* _任务要求_:
**1)** 对照骑士题解，逐条判断以下陈述是否与之相符。每条答"是"或"否"，并引出起决定作用的原文，一字不改。(a) 每个骑士恰好有一个自己最厌恶的骑士。(b) 作者最终采用的是枚举环上两点、分别不取的做法。(c) 代码中常量 Maxn 的值为 1000005。
**2)** 骑士题解的代码停在 if (d[a] < d[b]) 一行，请从这里往下续写这段代码。

* _文本节选_:
↓

[ZJOI2008]骑士

看题时像一个独立集的题，看了数据之后。。。。

主要在于：每个骑士都有且仅有一个自己最厌恶的骑士。

所以整个图是多个联通块，每联通块都是一个环和一些树。

先在树上做dp，

可以枚举环上两点，分别不取。

也可以写个环dp。

（我写的是环dp）

/**

 * Problem:[ZJOI2008]p5

 * Author:Shun Yao

 * Time:2013.5.30

 * Result:Accepted

 * Memo:DP

 */



#include <cstring>

#include <cstdio>



const long Maxn = 1000005;



long long max(long long x, long long y) {

	return x > y ? x : y;

}



void swap(long &x, long &y) {

	x ^= y;

	y ^= x;

	x ^= y;

}



long n, A[Maxn], fa[Maxn], ff[Maxn];

long long ans, f[Maxn][2];



class gnode {

public:

	long v;

	gnode *next;

	gnode() {}

	~gnode() {}

	gnode(long V, gnode *ne):v(V), next(ne) {}

} *g[Maxn];



void add(long x, long y) {

	g[x] = new gnode(y, g[x]);

	g[y] = new gnode(x, g[y]);

}



void DP_Tree(long x) {

	static long q[Maxn], *l, *r;

	static gnode *e;

	r = (l = &(*q = x)) + 1;

	while (l != r) {

		for (e = g[*l]; e; e = e->next)	if (!ff[e->v]) {

			ff[e->v] = *l;

			*(r++) = e->v;

		}

		++l;

	}

	do {

		--l;

		f[*l][0] = 0;

		f[*l][1] = A[*l];

		for (e = g[*l]; e; e = e->next) if (ff[e->v] == *l) {

			f[*l][0] += f[e->v][1];

			f[*l][1] += f[e->v][0];

		}

		f[*l][1] = max(f[*l][1], f[*l][0]);

	} while (l != q);

}



long q[Maxn], *l, *r;

long st[Maxn << 1], stl;

long ST[Maxn], STl;

long d[Maxn];

long long h[Maxn];

void DP(long x) {

	static gnode *e;

	static long a, b;

	r = (l = &(*q = x)) + 1;

	fa[x] = -1;

	stl = 0;

	STl = 0;

	while (l != r) {

		for (e = g[*l]; e; e = e->next) if (e->v != fa[*l]) {

			if (!fa[e->v]) {

				d[e->v] = d[*l] + 1;

				fa[e->v] = *l;

				*(r++) = e->v;

			} else if (!stl) {

				a = *l;

				b = e->v;

				if (d[a] < d[b])

↑

[空间推理问题数据]
↓

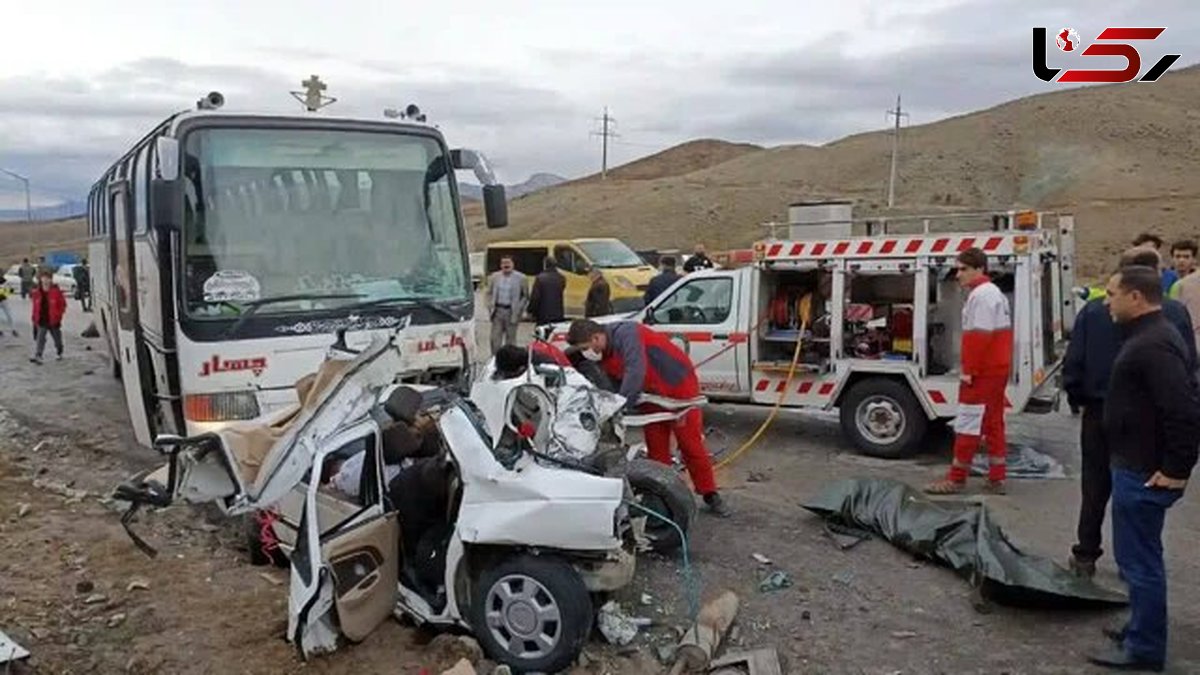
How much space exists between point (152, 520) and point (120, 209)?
10.6 feet

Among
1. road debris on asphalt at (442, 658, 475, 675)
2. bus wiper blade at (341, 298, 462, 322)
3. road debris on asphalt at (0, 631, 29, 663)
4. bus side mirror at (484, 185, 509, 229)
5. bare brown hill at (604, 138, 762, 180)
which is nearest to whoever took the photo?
road debris on asphalt at (442, 658, 475, 675)

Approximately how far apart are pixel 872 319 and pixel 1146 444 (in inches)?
200

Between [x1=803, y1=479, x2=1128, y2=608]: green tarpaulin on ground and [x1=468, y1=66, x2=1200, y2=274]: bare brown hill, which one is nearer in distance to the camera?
[x1=803, y1=479, x2=1128, y2=608]: green tarpaulin on ground

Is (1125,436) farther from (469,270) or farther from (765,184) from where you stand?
(765,184)

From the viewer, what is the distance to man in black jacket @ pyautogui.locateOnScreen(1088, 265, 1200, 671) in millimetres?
4414

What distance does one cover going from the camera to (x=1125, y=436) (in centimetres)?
462

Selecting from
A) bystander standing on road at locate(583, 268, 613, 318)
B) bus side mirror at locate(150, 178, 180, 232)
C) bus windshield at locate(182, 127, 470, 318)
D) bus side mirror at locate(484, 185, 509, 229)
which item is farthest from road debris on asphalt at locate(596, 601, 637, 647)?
bystander standing on road at locate(583, 268, 613, 318)

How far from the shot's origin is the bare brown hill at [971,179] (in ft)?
194

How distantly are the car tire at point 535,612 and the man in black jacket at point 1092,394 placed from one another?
116 inches

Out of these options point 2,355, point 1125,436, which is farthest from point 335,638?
point 2,355

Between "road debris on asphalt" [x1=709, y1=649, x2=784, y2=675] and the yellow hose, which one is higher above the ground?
the yellow hose

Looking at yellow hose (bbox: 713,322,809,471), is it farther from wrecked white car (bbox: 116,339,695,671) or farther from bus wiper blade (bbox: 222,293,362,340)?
wrecked white car (bbox: 116,339,695,671)

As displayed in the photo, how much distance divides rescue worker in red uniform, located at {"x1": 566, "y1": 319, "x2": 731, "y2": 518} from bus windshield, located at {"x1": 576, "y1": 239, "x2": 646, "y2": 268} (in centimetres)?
1448

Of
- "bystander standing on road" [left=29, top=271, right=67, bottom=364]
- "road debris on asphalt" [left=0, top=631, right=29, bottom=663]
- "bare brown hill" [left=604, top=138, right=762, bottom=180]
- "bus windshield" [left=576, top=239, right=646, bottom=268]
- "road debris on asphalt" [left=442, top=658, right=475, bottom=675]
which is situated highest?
"bare brown hill" [left=604, top=138, right=762, bottom=180]
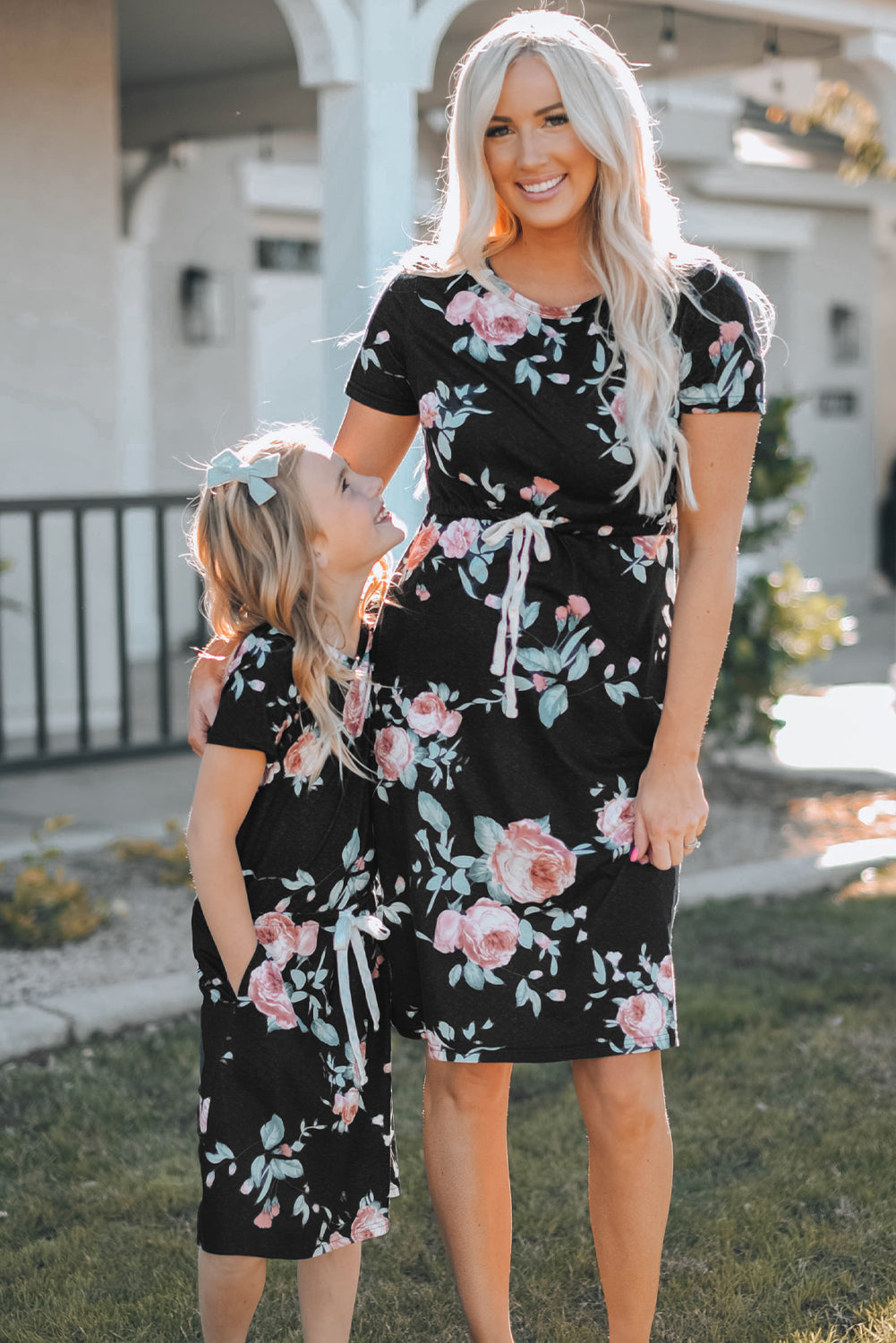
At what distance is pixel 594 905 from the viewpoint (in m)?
2.04

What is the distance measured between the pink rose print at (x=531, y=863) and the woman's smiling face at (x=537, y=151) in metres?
0.76

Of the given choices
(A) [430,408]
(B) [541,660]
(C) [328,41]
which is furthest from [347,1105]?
(C) [328,41]

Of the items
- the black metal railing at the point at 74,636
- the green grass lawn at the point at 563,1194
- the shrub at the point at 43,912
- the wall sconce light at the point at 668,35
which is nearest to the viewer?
the green grass lawn at the point at 563,1194

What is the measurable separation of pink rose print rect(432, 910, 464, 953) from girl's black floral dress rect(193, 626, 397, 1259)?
3.3 inches

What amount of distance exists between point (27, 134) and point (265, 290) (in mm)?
3446

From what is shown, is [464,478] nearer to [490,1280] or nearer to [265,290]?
[490,1280]

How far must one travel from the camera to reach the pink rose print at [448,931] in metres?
2.05

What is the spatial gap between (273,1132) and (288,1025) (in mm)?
132

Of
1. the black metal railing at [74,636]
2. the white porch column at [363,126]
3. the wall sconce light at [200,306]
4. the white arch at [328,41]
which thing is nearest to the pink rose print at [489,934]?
the white porch column at [363,126]

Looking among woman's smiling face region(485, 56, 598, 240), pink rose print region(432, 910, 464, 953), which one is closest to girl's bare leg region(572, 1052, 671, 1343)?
pink rose print region(432, 910, 464, 953)

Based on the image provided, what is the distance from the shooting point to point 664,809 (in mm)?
2018

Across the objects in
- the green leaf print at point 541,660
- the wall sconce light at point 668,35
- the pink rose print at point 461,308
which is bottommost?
the green leaf print at point 541,660

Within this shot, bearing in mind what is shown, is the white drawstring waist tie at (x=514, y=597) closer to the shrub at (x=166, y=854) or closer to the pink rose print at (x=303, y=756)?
the pink rose print at (x=303, y=756)

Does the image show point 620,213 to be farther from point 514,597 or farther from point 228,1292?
point 228,1292
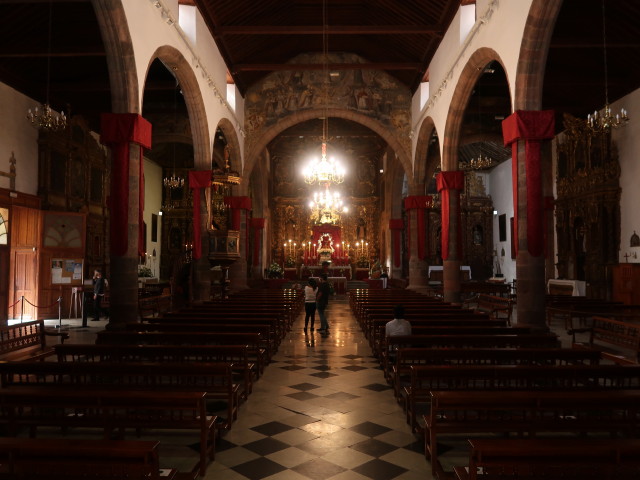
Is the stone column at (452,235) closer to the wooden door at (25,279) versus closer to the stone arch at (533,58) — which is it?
the stone arch at (533,58)

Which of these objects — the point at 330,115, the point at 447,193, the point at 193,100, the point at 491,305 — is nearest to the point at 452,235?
the point at 447,193

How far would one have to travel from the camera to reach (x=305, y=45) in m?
19.7

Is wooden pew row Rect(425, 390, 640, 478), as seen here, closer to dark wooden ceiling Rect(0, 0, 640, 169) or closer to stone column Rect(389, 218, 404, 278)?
dark wooden ceiling Rect(0, 0, 640, 169)

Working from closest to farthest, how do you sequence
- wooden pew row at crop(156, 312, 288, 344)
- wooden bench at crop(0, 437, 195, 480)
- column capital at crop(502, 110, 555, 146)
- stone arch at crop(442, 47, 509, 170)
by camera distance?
wooden bench at crop(0, 437, 195, 480), wooden pew row at crop(156, 312, 288, 344), column capital at crop(502, 110, 555, 146), stone arch at crop(442, 47, 509, 170)

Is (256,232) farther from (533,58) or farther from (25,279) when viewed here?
(533,58)

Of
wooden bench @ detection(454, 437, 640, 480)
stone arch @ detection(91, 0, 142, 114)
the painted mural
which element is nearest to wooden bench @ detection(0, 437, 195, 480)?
wooden bench @ detection(454, 437, 640, 480)

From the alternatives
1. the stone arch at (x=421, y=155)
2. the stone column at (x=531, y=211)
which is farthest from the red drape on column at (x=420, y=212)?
the stone column at (x=531, y=211)

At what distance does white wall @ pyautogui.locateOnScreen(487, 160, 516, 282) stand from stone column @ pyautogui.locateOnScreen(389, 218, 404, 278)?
18.9ft

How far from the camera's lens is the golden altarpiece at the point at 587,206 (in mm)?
16406

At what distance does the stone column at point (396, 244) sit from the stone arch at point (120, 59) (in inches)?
725

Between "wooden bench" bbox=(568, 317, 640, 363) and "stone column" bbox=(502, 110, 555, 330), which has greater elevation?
"stone column" bbox=(502, 110, 555, 330)

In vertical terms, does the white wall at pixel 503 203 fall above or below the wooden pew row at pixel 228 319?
above

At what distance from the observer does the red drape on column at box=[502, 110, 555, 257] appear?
9.32 meters

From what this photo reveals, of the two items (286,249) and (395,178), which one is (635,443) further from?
(286,249)
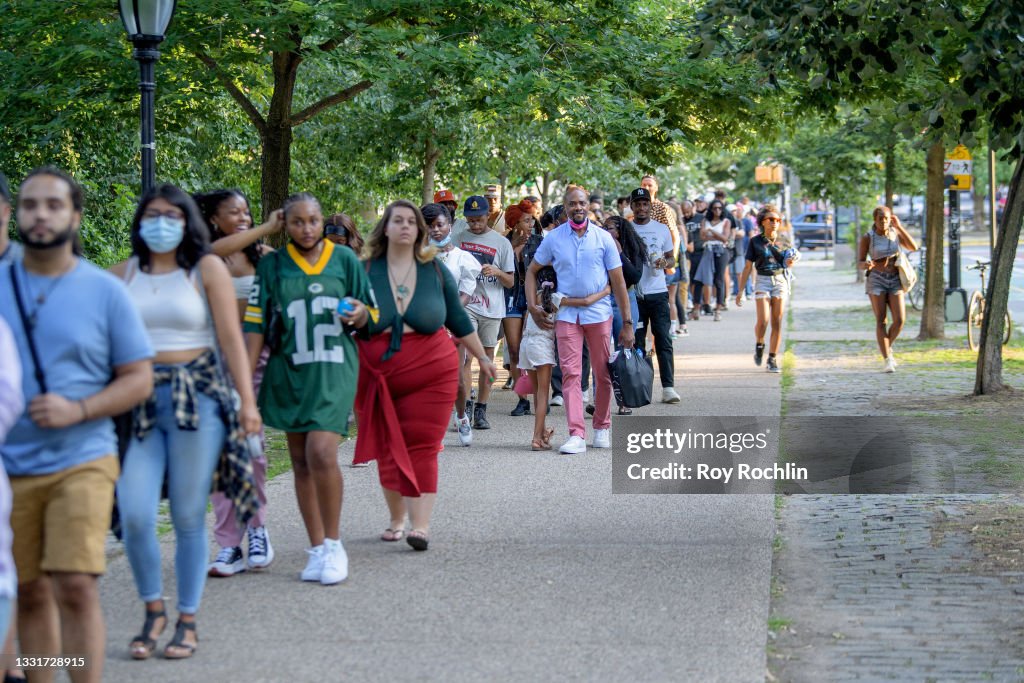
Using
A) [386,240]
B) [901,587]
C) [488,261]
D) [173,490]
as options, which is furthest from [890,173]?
[173,490]

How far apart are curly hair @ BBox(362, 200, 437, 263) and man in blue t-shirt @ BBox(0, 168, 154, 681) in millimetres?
3025

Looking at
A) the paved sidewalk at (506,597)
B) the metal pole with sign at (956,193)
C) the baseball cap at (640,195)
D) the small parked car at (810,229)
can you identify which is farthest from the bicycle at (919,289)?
the small parked car at (810,229)

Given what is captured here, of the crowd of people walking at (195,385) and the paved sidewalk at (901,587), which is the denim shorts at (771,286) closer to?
the paved sidewalk at (901,587)

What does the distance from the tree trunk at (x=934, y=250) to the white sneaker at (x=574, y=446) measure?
1029 cm

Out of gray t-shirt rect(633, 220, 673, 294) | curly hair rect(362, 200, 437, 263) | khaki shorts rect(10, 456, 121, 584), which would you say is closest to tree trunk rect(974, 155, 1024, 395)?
gray t-shirt rect(633, 220, 673, 294)

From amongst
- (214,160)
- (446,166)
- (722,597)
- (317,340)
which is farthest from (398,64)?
(214,160)

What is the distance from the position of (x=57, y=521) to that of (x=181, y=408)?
37.7 inches

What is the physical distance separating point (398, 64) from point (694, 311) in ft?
46.8

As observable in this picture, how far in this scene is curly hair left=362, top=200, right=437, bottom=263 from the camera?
7605 mm

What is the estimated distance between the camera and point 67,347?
4551 mm

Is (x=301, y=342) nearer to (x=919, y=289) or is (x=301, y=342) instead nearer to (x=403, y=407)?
(x=403, y=407)

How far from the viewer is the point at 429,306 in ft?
24.7

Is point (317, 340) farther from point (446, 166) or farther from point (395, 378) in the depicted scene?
point (446, 166)

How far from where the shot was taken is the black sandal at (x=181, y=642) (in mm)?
5477
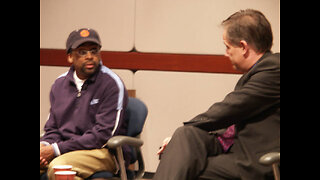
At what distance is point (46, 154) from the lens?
9.21 ft

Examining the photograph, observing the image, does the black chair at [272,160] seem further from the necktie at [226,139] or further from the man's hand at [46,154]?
the man's hand at [46,154]

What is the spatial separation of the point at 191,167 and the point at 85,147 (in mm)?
803

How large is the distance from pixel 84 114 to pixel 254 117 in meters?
1.09

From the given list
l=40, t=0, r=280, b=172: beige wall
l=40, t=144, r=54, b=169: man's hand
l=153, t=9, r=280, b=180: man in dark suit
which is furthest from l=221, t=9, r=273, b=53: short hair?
l=40, t=0, r=280, b=172: beige wall

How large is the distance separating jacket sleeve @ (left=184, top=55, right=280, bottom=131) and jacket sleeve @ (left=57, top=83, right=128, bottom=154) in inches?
26.0

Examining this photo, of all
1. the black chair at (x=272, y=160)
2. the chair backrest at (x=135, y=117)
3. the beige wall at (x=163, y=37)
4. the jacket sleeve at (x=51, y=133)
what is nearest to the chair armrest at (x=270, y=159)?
the black chair at (x=272, y=160)

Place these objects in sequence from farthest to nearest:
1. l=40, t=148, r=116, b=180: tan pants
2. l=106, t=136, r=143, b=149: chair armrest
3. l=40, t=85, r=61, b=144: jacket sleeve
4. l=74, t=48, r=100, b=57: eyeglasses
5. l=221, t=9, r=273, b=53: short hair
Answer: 1. l=74, t=48, r=100, b=57: eyeglasses
2. l=40, t=85, r=61, b=144: jacket sleeve
3. l=40, t=148, r=116, b=180: tan pants
4. l=106, t=136, r=143, b=149: chair armrest
5. l=221, t=9, r=273, b=53: short hair

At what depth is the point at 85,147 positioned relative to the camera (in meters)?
2.83

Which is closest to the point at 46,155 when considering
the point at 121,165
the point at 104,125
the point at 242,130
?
the point at 104,125

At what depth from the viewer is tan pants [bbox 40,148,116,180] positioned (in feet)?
8.80

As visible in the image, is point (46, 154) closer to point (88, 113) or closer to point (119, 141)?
point (88, 113)

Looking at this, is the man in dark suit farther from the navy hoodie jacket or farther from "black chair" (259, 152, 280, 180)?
the navy hoodie jacket
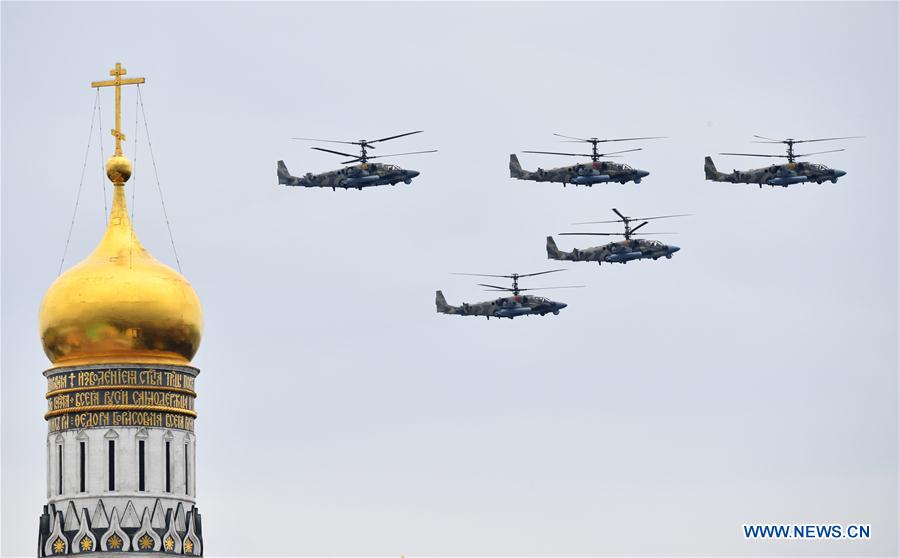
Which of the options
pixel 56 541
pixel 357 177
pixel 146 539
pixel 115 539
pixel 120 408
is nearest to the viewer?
pixel 115 539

↑

* _各题答案_:
**1)**
(a) 是："每个骑士都有且仅有一个自己最厌恶的骑士。"
(b) 否："（我写的是环dp）"
(c) 是："const long Maxn = 1000005;"

**2)**
					swap(a, b);

				while (d[a] > d[b]) {

					st[++stl] = a;

					a = fa[a];

				}

				while (a != b) {

					st[++stl] = a;

					ST[++STl] = b;

					a = fa[a];

					b = fa[b];

				}

				st[++stl] = a;

				while (STl)

					st[++stl] = ST[STl--];

			}

		}

		++l;

	}

	static long i;

	for (i = 1; i <= stl; ++i)

		ff[st[i]] = -1;

	for (i = 1; i <= stl; ++i)

		DP_Tree(st[i]);

	static long long ret;

	h[0] = 0;

	h[1] = f[st[1]][1];

	for (i = 2; i < stl; ++i)

		h[i] = max(h[i - 2] + f[st[i - 1]][0] + f[st[i]][1], h[i - 1] + f[st[i]][0]);

	ret = h[stl - 1] + f[st[stl]][0];

	h[1] = 0;

	h[2] = f[st[2]][1];

	for (i = 3; i <= stl; ++i)

		h[i] = max(h[i - 2] + f[st[i - 1]][0] + f[st[i]][1], h[i - 1] + f[st[i]][0]);

	ans += max(h[stl] + f[st[1]][0], ret);

}



int main() {

	static long i, B;

	freopen("p5.in", "r", stdin);

	freopen("p5.out", "w", stdout);

	scanf("%ld", &n);

	for (i = 1; i <= n; ++i)

		g[i] = 0;

	for (i = 1; i <= n; ++i) {

		scanf("%ld%ld", A + i, &B);

		add(i, B);

	}

	memset(d, 0, sizeof d);

	memset(fa, 0, sizeof fa);

	memset(ff, 0, sizeof ff);

	ans = 0;

	for (i = 1; i <= n; ++i)

		if (!fa[i])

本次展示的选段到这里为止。